____ EXTRACTED MATERIAL
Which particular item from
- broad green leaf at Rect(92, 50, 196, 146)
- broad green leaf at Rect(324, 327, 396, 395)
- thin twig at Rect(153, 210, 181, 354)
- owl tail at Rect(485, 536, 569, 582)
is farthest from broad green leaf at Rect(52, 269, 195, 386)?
________
* WORK INSTRUCTIONS: Set down each line of the listing above verbatim, keeping all wording, figures, and punctuation unchanged.

* EXERCISE OUTPUT:
Which particular item from
- broad green leaf at Rect(92, 50, 196, 146)
- broad green leaf at Rect(324, 327, 396, 395)
- thin twig at Rect(153, 210, 181, 354)
- owl tail at Rect(485, 536, 569, 582)
is farthest from broad green leaf at Rect(52, 269, 195, 386)?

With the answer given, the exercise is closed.